# [ACTIVITY]
Transcribe the lines exactly, beginning with the one that contains "隆德解析公积金提取条件，政策解读与实用指南" and ending with the final line of the records. Do not transcribe pictures.
GIVEN ENTRIES Start Marker
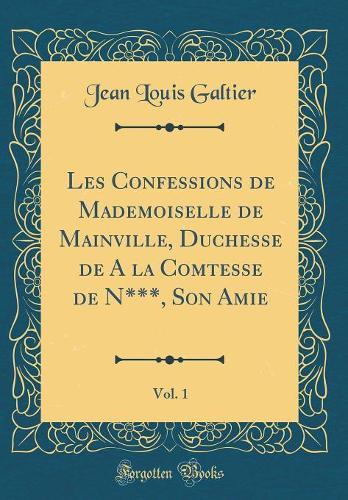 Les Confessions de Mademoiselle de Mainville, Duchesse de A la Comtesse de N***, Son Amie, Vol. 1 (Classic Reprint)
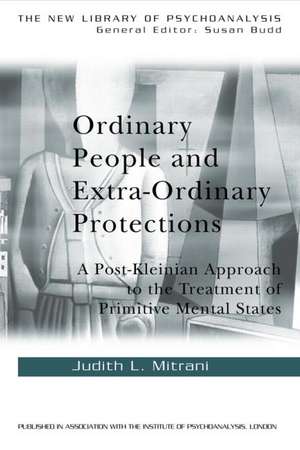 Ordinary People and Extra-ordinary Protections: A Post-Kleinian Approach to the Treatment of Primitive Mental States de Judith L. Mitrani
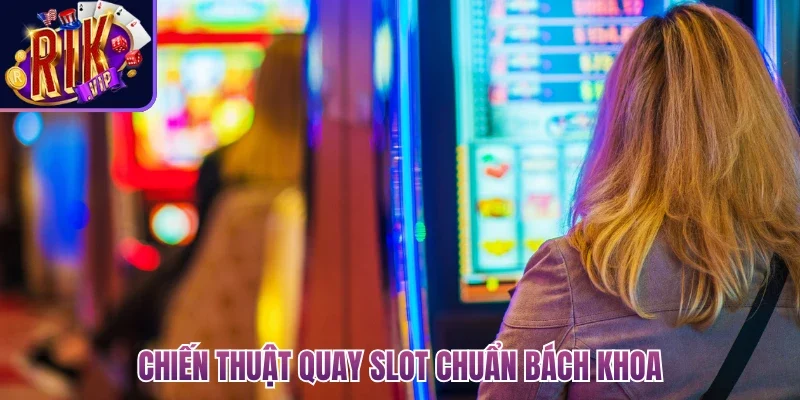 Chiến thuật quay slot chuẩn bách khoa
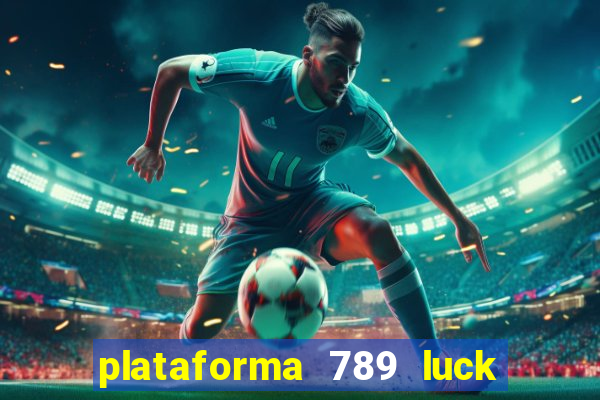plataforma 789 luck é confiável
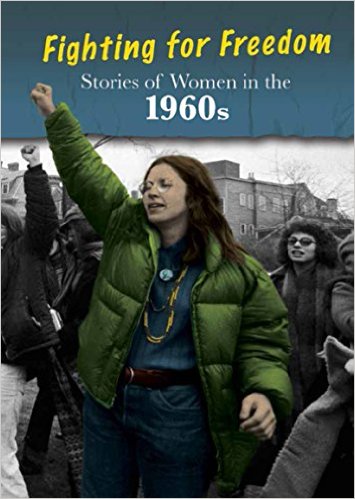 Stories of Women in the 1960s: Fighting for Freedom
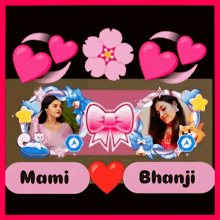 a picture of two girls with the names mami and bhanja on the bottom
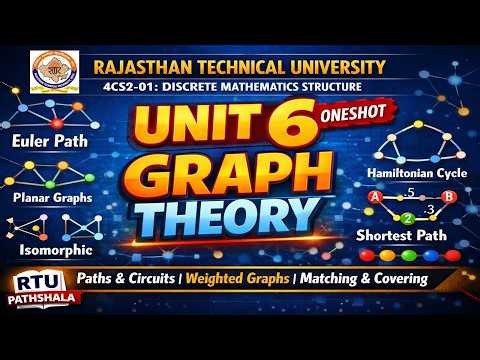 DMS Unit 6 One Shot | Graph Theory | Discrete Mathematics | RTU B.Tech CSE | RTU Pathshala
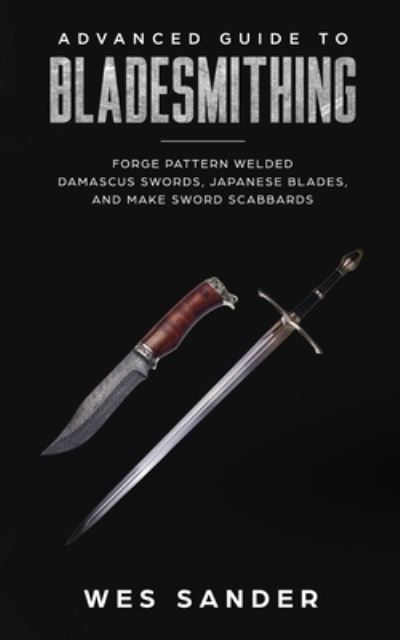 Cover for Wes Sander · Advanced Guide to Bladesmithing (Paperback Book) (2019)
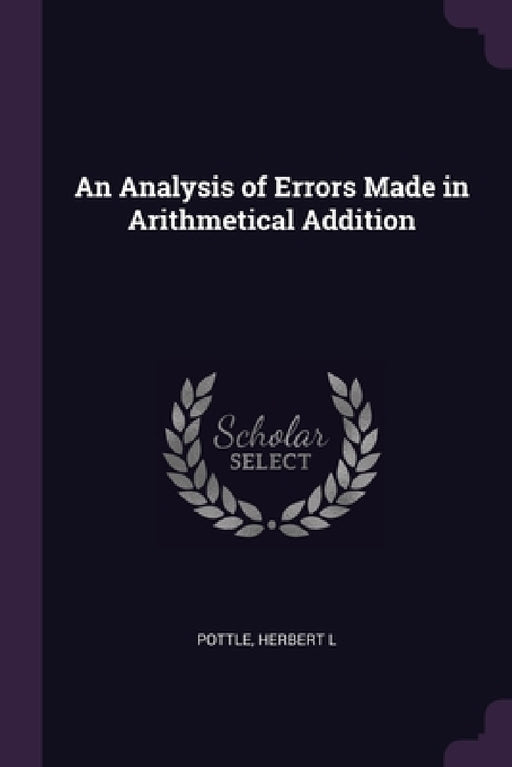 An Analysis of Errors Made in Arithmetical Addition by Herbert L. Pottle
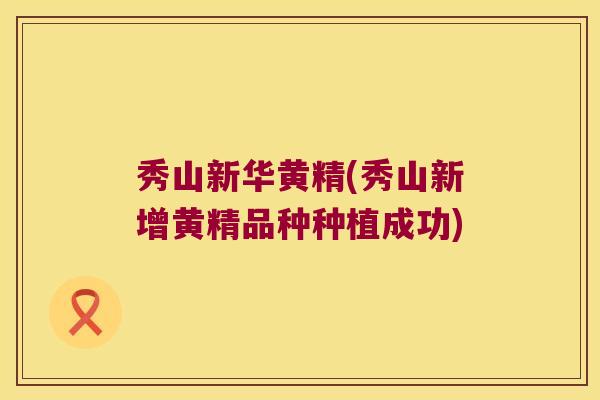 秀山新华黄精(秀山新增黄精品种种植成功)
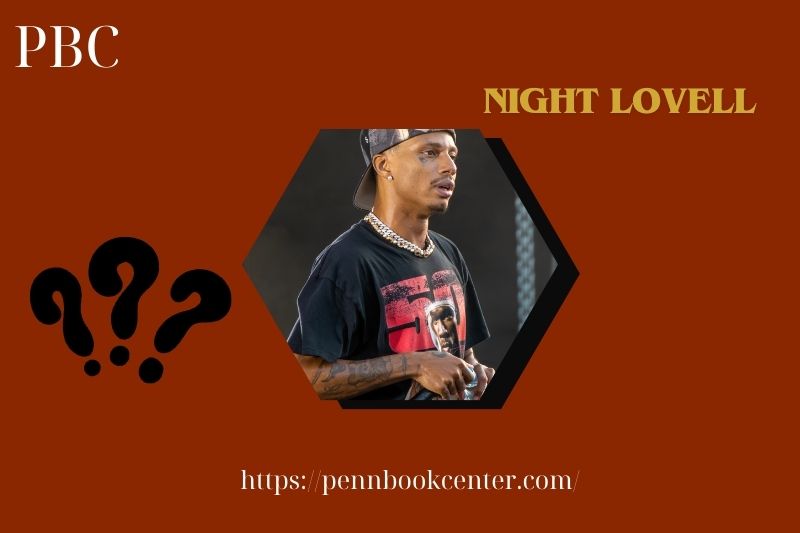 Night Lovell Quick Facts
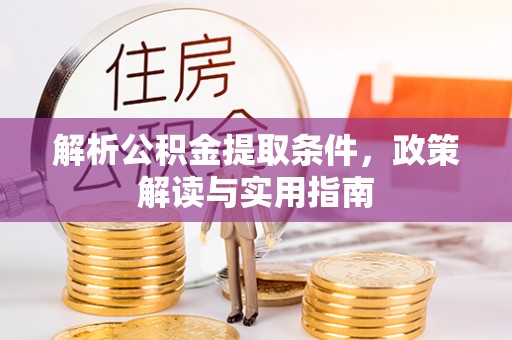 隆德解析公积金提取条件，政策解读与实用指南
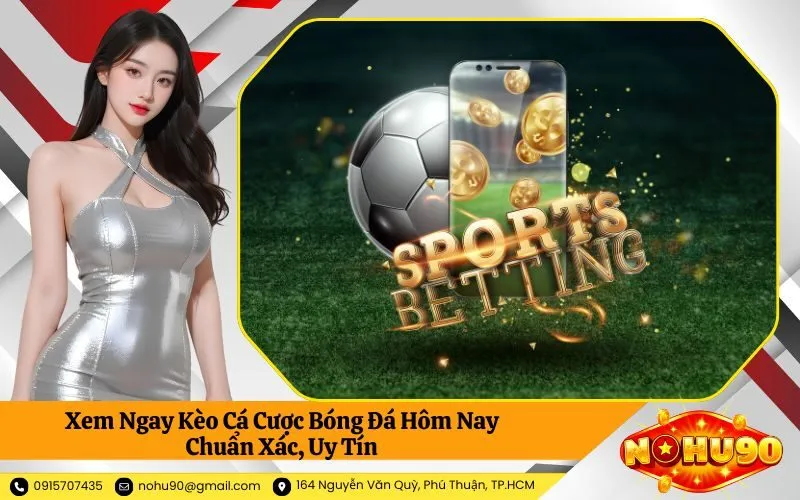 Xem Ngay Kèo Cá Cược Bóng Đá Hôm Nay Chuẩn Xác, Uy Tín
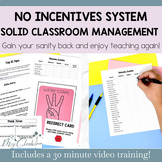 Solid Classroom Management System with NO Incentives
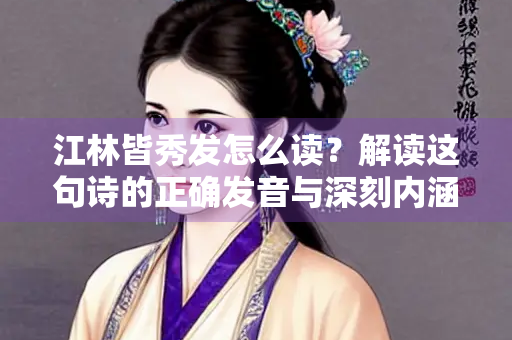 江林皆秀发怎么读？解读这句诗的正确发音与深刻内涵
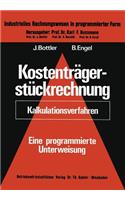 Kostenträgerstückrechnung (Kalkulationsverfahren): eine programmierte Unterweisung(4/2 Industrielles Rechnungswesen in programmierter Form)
GIVEN ENTRIES End Marker
# [ANSWER]
 隆德解析公积金提取条件，政策解读与实用指南
 Xem Ngay Kèo Cá Cược Bóng Đá Hôm Nay Chuẩn Xác, Uy Tín
 Solid Classroom Management System with NO Incentives
 江林皆秀发怎么读？解读这句诗的正确发音与深刻内涵
 Kostenträgerstückrechnung (Kalkulationsverfahren): eine programmierte Unterweisung(4/2 Industrielles Rechnungswesen in programmierter Form)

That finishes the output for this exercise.